Robert and the other POWs were sent to Fukuoka #23 with him was Pfc. Earl Burchard of A Company. The camp commandant gave each POW his job after talking to the man.

    There, Robert and the other POWs worked in a coal mine.  "We use to work ten days on the day shift and ten days night and the only time we got off was when we switched shifts-then we get the extra time until the alternate shift. It was a merry-go-round."  The POWs rotated shifts in the mine.  For ten days, they would work days and then rotated and worked ten nights.  A work day for the prisoners lasted 12 to 14 hours.  Recalling his time as a POW, he said, "One day was the same as another, as far as we were concerned over there.  We use to work ten days on the day shift and ten nights and the only time off was when we switched shifts - then we'd get the extra time until the alternate shift." 

    The POWs in the camp were fed mainly rice.  "Rice and more rice - only it was never enough."  But, they also ate seaweed and potato tops.  There were times that the POWs ate grass.   Since the diet were so bad, Robert developed pellagra and beriberi.

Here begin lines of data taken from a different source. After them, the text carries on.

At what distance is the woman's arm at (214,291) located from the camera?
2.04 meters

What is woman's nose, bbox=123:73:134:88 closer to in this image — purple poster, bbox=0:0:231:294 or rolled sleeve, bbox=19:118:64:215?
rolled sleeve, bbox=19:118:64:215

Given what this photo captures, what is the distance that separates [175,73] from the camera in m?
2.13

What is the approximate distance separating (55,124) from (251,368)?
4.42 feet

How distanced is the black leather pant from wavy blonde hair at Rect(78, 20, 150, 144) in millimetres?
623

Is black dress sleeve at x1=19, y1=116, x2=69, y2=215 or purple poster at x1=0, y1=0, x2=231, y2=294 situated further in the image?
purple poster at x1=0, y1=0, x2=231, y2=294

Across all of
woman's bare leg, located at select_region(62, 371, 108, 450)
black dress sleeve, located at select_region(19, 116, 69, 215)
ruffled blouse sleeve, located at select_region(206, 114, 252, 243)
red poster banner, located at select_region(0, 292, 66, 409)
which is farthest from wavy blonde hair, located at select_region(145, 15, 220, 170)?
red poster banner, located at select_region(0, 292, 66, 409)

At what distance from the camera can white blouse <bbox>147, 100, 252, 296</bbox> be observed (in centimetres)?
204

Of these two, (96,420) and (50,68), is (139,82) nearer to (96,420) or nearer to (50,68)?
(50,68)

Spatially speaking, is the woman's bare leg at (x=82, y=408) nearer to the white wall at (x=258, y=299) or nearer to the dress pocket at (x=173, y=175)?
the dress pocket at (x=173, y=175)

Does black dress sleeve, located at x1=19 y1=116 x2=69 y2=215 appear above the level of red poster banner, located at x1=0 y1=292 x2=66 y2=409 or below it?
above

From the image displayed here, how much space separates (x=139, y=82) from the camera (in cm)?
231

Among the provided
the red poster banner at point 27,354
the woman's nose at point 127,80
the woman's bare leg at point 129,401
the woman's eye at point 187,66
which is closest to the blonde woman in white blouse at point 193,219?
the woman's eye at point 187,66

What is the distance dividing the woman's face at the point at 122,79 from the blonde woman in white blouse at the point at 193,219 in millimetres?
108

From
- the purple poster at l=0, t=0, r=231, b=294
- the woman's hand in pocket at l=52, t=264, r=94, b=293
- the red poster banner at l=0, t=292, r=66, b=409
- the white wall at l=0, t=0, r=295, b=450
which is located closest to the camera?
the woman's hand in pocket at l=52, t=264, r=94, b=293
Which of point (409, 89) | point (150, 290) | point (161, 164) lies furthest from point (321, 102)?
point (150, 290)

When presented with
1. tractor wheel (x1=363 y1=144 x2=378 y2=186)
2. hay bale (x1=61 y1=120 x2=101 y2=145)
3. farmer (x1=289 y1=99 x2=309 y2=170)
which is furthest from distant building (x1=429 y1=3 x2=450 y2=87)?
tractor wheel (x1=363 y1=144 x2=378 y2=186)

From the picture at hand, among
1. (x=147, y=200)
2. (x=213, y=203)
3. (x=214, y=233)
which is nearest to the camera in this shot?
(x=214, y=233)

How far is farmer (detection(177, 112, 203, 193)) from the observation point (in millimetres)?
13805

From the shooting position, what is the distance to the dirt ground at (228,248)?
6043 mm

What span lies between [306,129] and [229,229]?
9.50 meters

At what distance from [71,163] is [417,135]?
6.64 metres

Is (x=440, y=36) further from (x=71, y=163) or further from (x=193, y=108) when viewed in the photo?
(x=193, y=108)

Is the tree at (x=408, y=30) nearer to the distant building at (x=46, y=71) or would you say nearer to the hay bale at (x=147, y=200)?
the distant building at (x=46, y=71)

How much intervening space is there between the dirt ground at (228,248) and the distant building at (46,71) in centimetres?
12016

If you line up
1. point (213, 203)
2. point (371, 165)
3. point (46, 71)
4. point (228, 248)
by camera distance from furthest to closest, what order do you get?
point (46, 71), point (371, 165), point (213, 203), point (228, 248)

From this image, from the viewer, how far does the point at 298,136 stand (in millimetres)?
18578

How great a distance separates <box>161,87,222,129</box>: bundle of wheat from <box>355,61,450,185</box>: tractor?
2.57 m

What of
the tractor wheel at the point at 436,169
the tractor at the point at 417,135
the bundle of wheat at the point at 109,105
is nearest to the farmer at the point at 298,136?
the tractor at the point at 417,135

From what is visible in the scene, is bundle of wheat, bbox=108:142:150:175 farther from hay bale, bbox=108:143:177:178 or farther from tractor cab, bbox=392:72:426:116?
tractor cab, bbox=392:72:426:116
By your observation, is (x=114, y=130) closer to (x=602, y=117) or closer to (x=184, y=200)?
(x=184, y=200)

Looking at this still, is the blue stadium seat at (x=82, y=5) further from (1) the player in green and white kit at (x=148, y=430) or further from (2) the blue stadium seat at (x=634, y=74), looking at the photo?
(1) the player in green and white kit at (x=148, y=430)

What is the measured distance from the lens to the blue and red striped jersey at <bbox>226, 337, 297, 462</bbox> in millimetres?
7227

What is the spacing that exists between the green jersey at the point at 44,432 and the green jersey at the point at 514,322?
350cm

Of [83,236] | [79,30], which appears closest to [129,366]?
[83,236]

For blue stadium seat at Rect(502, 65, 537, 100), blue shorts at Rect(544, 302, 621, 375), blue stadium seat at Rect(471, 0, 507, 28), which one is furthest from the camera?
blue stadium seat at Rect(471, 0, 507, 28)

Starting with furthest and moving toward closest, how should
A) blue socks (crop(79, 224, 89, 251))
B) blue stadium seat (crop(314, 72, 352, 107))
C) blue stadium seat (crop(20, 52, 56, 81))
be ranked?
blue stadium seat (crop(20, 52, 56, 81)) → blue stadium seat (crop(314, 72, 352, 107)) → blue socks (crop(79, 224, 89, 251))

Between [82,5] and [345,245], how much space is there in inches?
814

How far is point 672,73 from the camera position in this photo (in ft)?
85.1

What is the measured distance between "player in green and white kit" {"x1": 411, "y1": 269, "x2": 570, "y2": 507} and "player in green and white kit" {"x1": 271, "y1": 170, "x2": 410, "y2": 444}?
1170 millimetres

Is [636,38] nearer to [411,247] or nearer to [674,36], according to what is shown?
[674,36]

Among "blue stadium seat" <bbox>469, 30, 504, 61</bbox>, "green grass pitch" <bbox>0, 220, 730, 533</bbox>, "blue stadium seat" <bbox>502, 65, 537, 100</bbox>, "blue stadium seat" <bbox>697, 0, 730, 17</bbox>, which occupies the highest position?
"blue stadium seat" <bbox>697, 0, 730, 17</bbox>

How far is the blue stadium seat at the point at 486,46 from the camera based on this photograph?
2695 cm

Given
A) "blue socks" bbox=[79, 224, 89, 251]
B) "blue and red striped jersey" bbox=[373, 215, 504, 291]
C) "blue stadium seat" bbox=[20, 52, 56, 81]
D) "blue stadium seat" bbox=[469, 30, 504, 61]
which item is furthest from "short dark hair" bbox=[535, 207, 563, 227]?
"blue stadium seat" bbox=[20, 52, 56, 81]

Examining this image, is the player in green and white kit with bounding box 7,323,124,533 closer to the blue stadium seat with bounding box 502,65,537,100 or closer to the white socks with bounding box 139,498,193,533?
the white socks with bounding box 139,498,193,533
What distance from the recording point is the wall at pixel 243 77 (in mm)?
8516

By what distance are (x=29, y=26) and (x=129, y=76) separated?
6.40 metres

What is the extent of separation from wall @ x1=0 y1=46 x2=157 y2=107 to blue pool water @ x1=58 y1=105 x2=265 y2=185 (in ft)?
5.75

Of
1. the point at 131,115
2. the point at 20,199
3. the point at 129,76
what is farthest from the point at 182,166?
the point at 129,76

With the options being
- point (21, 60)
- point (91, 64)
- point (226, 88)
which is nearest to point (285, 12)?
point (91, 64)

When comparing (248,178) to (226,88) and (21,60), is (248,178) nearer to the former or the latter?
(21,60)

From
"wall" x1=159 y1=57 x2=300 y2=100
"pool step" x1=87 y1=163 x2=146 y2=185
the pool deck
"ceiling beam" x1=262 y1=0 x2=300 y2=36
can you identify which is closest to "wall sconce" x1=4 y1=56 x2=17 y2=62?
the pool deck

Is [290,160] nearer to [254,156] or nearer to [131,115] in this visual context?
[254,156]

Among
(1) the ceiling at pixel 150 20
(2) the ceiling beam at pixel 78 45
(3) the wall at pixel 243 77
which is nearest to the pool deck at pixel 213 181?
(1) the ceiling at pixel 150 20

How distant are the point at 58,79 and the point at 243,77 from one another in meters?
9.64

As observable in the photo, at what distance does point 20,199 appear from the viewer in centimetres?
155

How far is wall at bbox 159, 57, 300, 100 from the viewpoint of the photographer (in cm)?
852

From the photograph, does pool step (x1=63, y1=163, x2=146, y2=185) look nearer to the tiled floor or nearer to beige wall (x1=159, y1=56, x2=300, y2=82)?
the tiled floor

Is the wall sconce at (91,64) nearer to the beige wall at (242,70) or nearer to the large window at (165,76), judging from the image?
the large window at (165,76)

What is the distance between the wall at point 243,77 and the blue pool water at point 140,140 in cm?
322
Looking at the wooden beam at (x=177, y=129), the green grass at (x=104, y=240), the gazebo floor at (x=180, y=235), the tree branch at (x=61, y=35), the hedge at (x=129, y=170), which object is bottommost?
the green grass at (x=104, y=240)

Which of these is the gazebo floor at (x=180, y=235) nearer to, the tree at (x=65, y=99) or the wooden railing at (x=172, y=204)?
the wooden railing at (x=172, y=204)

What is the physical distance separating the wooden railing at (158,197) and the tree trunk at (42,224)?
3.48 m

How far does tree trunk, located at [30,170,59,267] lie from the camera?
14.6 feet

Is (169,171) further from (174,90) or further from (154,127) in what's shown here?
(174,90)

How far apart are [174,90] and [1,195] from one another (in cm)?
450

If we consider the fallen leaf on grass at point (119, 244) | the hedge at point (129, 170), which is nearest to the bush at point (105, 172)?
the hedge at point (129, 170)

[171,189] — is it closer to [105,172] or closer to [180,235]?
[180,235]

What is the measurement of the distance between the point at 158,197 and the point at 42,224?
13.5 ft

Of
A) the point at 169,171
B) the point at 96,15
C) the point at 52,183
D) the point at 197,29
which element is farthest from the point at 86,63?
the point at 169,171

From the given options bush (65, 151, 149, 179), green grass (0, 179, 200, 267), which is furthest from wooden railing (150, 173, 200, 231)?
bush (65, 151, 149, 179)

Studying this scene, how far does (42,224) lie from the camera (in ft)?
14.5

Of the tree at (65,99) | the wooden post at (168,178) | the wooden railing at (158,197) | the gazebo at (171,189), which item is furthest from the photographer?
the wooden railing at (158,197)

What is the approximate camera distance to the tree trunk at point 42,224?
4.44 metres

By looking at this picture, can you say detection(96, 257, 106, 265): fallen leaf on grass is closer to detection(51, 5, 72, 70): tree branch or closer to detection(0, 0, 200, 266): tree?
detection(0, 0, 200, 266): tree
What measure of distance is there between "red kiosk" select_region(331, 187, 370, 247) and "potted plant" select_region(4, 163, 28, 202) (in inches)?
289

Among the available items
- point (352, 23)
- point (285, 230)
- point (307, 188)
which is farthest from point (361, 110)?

    The day that the atomic bomb was dropped on Nagasaki, Robert recalled the camp shook since it was 80 miles from the city. 
    On August 28th, B-29s appeared over the camp. Two of the planes circled and dropped fifty gallon drums to  the POWs.  For the first time, the POWs knew they were now in charge.  Most of the guards quickly disappeared.  On September 15th, Americans arrived in the camp.  When he was liberated, John weighed less than 80 pounds.  The POWs were taken by truck to the train station.  They road the train to Nagasaki.  Once there, they were given physicals, deloused, and the seriously ill were boarded onto a hospital ship.  The rest were taken by the U.S.S. Marathon to Okinawa.  They were than flown back to the Philippines before returning to the United States on the Dutch ship, the S.S. Klipfontein arriving there in October 1945.

    Robert returned to Janesville after the war and learned his father had died, in 1943, while he was a POW.  He was discharged from the army on May 26, 1947.  Robert married Eleanor Goehler and would move to Richmond, Illinois, where he was superintendent of the public works department until he retired in 1975. 

    Robert Bartz moved to Harrington, Texas, and in November 1977, he suffered a massive heart attack.  He appeared to be recovering when he suddenly passed away on March 6, 1978.  He was buried at Mont Meta Memorial Park, San Benito, Texas.